Alıştırma koşulları:
(A) Alıntıya göre aşağıdaki soruları yanıtlayın.
(i) Yugoslavya Büyük Locası hangi tarihte kuruldu?
(ii) Üstad Stojkaviç 1928'de yerini kime devretti?
(iii) 1934'te Belgrad'da toplanan Uluslararası Mason Kongresi'ne kaç Avrupa ülkesinden katılım oldu?
(B) Alıntının "Vahşetin İlk Basamağı: Belgrad" sözcükleriyle başlayıp "Daniel Ligou, sf.1262-1263)" sözcükleriyle biten bölümünü olduğu gibi yazın.
(C) Aşağıdaki ifadeler alıntıyla örtüşüyor mu? Her biri için evet ya da hayır deyin ve kararı belirleyen sözcükleri alıntıdan aynen aktarın.
(i) Yugoslav Büyük Locası'nın merkezi Zagreb'deydi.
(ii) Yugoslavya Büyük Locası, Fransız Büyük Locası'nın yardımıyla kuruldu.
(iii) Locanın binden fazla üyesi vardı.

9 Ağustos 2015 Pazar

Vahşetin İlk Basamağı: Belgrad Büyük Locası

Bosna-Hersek'te yaşanan katliam, tesadüfler sonucu, kısa bir süre içinde, aniden patlak veren bir olay değildir. Müslümanlara karşı yürütülen bu sistemli vahşetin öyküsü, 1900'lü yılların başına kadar uzanmaktadır. Fransız Büyük Locası'nın yardımıyla 9 Haziran 1919'da, Sırbistan'ın başkenti Belgrad'da Yugoslavya Büyük Locası'nın kurulması, Bosna'daki vahşetin tarihi açısından oldukça önemlidir:
"Yugoslav Büyük Locası 9 Haziran 1919'da kuruldu. Merkezi Belgrad'daydı. 300'e yakın üyesi vardı. 1928'de Üstad Stojkaviç, Tchedimir Mihailoviç'e yerini devretti. 1934'te Uluslararası Mason Kongresi Belgrad'da toplandı. 40'a yakın Avrupalı ülkeden katılım oldu... Locaların çalışmaları gün geçtikçe daha da güçlendi." (Dictionnaire de la Franc-Maçonnerie, Daniel Ligou, sf.1262-1263)

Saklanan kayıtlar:
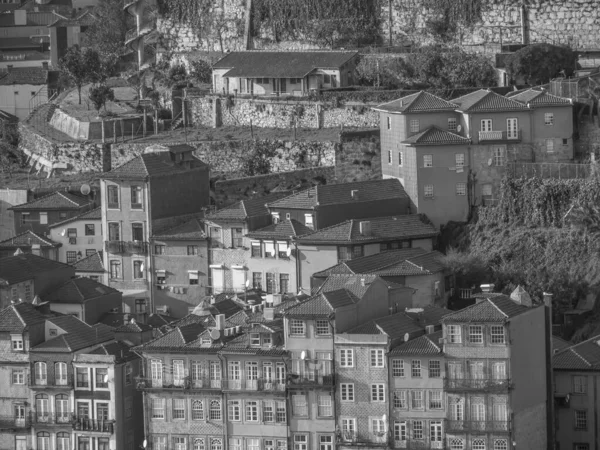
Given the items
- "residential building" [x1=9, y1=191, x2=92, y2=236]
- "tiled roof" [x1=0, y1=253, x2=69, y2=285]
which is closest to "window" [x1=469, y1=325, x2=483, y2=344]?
"tiled roof" [x1=0, y1=253, x2=69, y2=285]

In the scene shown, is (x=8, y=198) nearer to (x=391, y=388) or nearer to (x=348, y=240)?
(x=348, y=240)

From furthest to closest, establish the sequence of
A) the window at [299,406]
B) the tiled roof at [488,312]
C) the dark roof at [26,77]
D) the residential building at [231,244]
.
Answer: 1. the dark roof at [26,77]
2. the residential building at [231,244]
3. the window at [299,406]
4. the tiled roof at [488,312]

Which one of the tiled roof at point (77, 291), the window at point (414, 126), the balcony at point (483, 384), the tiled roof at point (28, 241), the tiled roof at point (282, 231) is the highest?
the window at point (414, 126)

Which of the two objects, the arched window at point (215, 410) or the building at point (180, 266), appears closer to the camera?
the arched window at point (215, 410)

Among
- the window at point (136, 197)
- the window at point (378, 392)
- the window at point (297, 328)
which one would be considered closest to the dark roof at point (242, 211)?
the window at point (136, 197)

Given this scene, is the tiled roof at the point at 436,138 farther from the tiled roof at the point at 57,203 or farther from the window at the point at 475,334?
the window at the point at 475,334

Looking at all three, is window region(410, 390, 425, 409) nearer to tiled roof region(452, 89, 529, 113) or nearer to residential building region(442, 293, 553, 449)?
residential building region(442, 293, 553, 449)
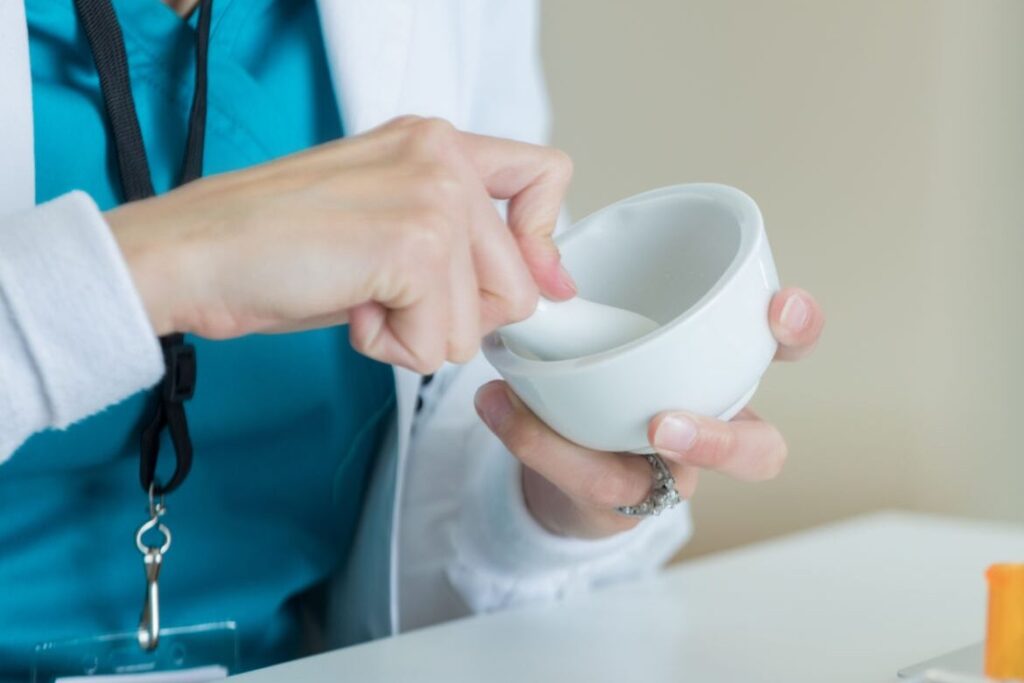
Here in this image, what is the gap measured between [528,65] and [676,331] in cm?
52

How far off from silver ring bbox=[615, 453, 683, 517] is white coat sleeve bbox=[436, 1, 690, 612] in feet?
0.49

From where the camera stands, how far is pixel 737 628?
2.29 feet

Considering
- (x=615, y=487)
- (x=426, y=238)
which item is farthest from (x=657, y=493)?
(x=426, y=238)

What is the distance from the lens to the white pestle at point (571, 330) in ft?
1.87

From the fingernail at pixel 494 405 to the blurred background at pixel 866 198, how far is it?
98cm

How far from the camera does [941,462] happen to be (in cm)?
154

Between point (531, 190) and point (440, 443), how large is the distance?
0.34 m

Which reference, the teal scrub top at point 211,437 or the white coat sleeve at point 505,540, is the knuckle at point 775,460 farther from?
the teal scrub top at point 211,437

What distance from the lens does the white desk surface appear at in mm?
618

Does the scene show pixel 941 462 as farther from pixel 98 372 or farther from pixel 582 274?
pixel 98 372

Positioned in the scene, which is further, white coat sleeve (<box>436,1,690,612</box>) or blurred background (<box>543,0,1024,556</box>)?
blurred background (<box>543,0,1024,556</box>)

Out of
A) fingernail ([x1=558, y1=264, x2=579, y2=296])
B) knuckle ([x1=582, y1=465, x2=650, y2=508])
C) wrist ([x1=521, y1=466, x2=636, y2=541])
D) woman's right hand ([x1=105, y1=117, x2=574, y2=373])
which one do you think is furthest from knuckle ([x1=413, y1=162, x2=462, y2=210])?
wrist ([x1=521, y1=466, x2=636, y2=541])

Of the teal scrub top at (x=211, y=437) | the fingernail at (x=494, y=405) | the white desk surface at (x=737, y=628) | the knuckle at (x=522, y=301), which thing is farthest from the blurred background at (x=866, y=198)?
the knuckle at (x=522, y=301)

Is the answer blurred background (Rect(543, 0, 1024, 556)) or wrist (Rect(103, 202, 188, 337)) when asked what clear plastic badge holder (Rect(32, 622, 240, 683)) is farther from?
blurred background (Rect(543, 0, 1024, 556))
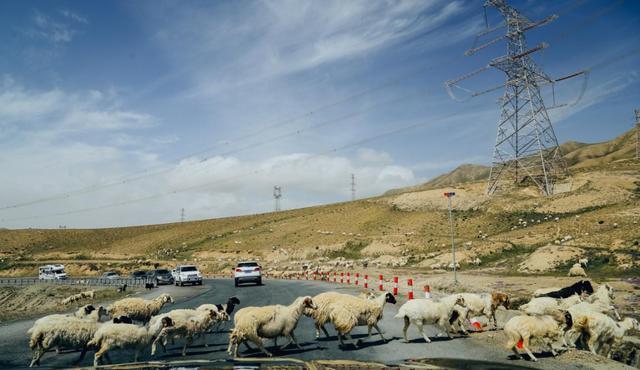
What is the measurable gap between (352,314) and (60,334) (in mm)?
7257

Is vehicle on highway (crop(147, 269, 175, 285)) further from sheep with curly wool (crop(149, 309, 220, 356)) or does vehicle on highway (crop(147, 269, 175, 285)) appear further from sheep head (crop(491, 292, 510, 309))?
sheep head (crop(491, 292, 510, 309))

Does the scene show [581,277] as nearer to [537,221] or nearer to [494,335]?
[494,335]

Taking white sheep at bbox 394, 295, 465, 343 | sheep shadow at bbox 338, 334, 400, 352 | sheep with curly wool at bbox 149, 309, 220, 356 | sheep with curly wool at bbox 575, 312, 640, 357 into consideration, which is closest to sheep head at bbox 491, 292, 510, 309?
white sheep at bbox 394, 295, 465, 343

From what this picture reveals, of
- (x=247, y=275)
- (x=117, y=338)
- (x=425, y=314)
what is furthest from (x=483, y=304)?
(x=247, y=275)

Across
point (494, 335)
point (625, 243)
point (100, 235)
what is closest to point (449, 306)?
point (494, 335)

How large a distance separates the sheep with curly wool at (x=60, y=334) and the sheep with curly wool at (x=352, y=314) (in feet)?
20.1

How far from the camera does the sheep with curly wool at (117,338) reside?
33.9 ft

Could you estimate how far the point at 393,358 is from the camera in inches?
393

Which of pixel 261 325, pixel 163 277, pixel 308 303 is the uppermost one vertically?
pixel 308 303

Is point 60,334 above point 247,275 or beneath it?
above

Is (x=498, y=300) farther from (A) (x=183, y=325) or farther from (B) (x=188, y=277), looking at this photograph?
(B) (x=188, y=277)

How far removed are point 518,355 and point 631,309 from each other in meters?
11.4

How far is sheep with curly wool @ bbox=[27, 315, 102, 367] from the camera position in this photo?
36.0 ft

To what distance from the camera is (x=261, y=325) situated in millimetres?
11047
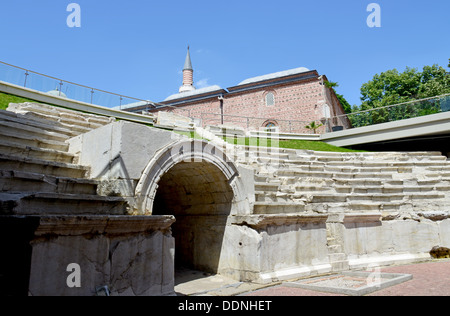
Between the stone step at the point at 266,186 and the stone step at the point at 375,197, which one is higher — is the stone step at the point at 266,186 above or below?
above

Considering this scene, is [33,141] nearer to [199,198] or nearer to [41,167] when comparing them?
[41,167]

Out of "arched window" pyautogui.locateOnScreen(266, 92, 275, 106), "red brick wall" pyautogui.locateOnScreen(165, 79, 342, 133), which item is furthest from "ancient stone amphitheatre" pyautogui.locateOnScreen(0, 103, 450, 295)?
"arched window" pyautogui.locateOnScreen(266, 92, 275, 106)

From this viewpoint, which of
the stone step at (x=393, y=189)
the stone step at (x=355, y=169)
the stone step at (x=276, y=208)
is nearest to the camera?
the stone step at (x=276, y=208)

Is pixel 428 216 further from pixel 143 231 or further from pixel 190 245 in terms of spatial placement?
pixel 143 231

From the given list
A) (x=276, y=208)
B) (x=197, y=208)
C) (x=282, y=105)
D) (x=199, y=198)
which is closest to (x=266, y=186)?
(x=276, y=208)

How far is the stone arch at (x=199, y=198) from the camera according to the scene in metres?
6.92

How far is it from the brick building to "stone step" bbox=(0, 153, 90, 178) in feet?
62.8

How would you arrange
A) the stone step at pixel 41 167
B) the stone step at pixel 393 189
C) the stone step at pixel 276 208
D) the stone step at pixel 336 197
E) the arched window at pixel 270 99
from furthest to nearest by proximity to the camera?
the arched window at pixel 270 99, the stone step at pixel 393 189, the stone step at pixel 336 197, the stone step at pixel 276 208, the stone step at pixel 41 167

Görev sonuçları:
(A)
(i) 9 Haziran 1919
(ii) Tchedimir Mihailoviç
(iii) 40'a yakın Avrupa ülkesinden

(B)
Vahşetin İlk Basamağı: Belgrad Büyük Locası

Bosna-Hersek'te yaşanan katliam, tesadüfler sonucu, kısa bir süre içinde, aniden patlak veren bir olay değildir. Müslümanlara karşı yürütülen bu sistemli vahşetin öyküsü, 1900'lü yılların başına kadar uzanmaktadır. Fransız Büyük Locası'nın yardımıyla 9 Haziran 1919'da, Sırbistan'ın başkenti Belgrad'da Yugoslavya Büyük Locası'nın kurulması, Bosna'daki vahşetin tarihi açısından oldukça önemlidir:
"Yugoslav Büyük Locası 9 Haziran 1919'da kuruldu. Merkezi Belgrad'daydı. 300'e yakın üyesi vardı. 1928'de Üstad Stojkaviç, Tchedimir Mihailoviç'e yerini devretti. 1934'te Uluslararası Mason Kongresi Belgrad'da toplandı. 40'a yakın Avrupalı ülkeden katılım oldu... Locaların çalışmaları gün geçtikçe daha da güçlendi." (Dictionnaire de la Franc-Maçonnerie, Daniel Ligou, sf.1262-1263)

(C)
(i) Hayır: "Merkezi Belgrad'daydı."
(ii) Evet: "Fransız Büyük Locası'nın yardımıyla"
(iii) Hayır: "300'e yakın üyesi vardı."